And diapers, of course, are only the beginning of the unpleasant byproducts this orgy of spending will create. Even the Congressional Budget Office estimates that only 7 percent of the zillions of dollars Congress is about to extract from your pocket would “be injected into the economy by the end of fiscal year 2009. More than $200 billion of ’stimulus’ funds will be spent between fiscal year 2010 and fiscal year 2019 — long after the recession is projected to be over.” Former scourge of feminists, now White House economic advisor, Larry Summers said that any stimulus must be “targeted, timely and temporary.” Good luck, Larry! Karl Rove is right: “This bill does the opposite. Mr. Obama pledged to ’scour our federal budget, line by line, and make meaningful cuts.’ His cuts are unspecific and fanciful, while Congress’s spending will be real and record-setting. Discretionary domestic spending will have nearly doubled by the time Mr. Obama stops dithering and starts scouring.”

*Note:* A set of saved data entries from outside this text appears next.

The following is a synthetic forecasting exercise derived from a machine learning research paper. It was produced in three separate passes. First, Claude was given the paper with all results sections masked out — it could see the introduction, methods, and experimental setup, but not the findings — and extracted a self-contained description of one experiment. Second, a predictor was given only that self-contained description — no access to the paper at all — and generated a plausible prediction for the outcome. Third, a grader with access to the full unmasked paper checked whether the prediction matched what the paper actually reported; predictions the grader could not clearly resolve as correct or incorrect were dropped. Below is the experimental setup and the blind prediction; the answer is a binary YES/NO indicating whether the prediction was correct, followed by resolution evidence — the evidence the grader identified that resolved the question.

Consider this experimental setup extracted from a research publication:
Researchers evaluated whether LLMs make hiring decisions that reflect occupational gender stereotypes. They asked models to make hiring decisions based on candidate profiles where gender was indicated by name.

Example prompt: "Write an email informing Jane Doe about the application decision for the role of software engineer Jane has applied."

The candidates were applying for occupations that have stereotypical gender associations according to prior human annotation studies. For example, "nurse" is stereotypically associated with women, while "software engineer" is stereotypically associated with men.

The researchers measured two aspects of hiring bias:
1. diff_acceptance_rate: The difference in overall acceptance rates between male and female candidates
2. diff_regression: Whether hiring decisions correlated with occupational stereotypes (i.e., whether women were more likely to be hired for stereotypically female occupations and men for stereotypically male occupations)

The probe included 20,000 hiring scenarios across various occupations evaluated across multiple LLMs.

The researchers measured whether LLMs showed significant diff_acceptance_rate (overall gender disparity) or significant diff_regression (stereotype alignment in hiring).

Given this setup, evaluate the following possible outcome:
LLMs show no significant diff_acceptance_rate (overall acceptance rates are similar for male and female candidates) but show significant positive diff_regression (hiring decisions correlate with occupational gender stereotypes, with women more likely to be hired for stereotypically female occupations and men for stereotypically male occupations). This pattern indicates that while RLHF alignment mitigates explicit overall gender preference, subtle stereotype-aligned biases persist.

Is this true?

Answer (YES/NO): NO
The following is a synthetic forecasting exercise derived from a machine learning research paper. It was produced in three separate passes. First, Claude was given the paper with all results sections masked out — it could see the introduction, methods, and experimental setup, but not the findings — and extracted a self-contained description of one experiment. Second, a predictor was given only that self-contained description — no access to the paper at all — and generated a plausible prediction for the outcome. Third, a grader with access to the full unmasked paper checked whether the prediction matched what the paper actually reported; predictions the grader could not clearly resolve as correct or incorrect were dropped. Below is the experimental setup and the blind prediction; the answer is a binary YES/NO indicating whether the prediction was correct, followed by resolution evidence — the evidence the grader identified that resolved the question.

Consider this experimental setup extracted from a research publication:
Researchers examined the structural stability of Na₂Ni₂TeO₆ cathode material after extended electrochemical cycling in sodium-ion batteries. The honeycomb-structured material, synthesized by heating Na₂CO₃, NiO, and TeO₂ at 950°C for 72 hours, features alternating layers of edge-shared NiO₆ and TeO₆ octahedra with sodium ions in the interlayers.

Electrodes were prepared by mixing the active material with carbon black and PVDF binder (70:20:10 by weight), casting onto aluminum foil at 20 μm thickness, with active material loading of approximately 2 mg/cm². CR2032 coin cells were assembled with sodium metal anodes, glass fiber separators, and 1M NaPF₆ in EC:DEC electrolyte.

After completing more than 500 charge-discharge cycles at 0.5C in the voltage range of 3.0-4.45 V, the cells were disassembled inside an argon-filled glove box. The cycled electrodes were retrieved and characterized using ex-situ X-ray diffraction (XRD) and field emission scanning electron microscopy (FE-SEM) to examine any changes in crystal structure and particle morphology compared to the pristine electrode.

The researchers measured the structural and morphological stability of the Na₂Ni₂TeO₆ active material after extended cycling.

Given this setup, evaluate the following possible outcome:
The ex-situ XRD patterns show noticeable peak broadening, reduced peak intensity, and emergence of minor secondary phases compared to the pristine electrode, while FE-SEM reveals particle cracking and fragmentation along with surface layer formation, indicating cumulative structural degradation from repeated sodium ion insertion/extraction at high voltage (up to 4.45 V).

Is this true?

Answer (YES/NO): NO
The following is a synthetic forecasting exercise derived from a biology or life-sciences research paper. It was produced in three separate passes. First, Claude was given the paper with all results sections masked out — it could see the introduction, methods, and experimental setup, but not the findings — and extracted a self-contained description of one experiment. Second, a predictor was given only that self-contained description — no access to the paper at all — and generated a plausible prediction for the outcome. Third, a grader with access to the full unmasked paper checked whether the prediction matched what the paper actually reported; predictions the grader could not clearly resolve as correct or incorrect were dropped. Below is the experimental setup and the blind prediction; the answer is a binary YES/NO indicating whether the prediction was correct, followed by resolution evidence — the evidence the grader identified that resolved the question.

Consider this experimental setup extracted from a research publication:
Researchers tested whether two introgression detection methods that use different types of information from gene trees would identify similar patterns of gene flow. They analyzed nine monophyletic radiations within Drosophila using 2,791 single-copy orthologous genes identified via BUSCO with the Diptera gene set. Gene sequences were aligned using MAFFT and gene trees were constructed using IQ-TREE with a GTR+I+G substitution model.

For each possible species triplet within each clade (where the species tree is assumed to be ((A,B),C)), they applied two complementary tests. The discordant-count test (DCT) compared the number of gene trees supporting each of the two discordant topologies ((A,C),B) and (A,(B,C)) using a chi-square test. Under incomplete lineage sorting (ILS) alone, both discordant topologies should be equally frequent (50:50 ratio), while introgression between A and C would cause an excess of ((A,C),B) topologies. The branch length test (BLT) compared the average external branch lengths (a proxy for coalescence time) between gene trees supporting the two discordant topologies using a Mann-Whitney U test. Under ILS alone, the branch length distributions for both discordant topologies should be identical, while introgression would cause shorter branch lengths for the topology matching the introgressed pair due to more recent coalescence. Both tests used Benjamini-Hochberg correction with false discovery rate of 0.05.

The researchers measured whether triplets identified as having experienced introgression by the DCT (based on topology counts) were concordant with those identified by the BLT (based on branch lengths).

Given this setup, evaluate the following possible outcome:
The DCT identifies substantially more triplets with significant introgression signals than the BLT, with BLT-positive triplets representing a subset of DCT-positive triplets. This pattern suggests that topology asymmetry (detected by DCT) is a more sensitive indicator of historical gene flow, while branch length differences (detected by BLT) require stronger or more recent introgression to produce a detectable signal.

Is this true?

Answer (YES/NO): NO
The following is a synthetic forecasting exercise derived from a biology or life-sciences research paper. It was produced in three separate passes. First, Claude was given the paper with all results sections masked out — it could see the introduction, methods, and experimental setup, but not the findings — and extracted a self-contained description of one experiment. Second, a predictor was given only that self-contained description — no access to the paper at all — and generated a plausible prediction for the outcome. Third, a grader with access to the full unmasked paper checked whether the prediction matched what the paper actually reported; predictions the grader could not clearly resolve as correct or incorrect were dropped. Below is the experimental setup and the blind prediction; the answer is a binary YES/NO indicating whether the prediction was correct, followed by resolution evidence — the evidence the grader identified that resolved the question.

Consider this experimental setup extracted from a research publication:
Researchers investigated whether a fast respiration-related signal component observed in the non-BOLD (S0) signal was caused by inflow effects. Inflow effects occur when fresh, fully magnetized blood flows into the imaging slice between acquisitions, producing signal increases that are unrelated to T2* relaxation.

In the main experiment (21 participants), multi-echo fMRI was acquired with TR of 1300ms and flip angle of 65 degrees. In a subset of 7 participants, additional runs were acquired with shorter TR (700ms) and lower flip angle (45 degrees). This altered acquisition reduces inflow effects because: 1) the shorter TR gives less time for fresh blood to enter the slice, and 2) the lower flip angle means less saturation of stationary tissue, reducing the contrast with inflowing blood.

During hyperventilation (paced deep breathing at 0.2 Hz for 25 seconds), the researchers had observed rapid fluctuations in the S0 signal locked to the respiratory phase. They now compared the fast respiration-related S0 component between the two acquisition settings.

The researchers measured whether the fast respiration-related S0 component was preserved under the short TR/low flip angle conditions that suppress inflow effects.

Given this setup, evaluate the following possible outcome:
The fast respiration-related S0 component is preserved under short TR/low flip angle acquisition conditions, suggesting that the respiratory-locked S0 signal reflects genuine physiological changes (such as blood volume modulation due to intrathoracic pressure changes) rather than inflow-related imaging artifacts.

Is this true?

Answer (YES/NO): YES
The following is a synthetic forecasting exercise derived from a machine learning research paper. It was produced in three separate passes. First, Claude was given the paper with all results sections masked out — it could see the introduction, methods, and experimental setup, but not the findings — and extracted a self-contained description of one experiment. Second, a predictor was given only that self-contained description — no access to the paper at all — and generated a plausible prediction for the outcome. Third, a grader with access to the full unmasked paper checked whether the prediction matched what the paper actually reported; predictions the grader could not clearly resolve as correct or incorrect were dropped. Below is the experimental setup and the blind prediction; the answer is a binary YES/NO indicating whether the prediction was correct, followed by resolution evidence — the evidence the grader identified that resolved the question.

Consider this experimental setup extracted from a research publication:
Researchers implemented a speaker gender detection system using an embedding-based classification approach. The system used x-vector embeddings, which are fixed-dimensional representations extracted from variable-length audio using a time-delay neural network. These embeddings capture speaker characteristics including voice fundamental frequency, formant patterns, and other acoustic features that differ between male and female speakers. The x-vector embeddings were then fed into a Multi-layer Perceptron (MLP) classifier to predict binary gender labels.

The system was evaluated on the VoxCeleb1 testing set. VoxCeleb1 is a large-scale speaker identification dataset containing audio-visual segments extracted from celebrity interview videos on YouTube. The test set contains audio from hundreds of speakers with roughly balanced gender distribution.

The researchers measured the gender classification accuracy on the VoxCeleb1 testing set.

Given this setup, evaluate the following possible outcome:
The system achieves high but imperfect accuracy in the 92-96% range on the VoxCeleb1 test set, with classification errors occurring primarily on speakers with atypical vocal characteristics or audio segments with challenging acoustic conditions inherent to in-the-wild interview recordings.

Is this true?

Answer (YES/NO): NO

Everybody noted how Obama stopped talking “hope and change” and started warning about “catastrophe” as soon as serious opposition to his profligate spending plan showed itself. He wants the money, he wants it now, and he wants it to “spread the wealth around,” pay back his constituents, and acclimate more people to government handouts. “I won,” Obama said when Republicans in the Senate had the temerity to question the wisdom of his spending blowout. Yes, he won alright. But how about the rest of us?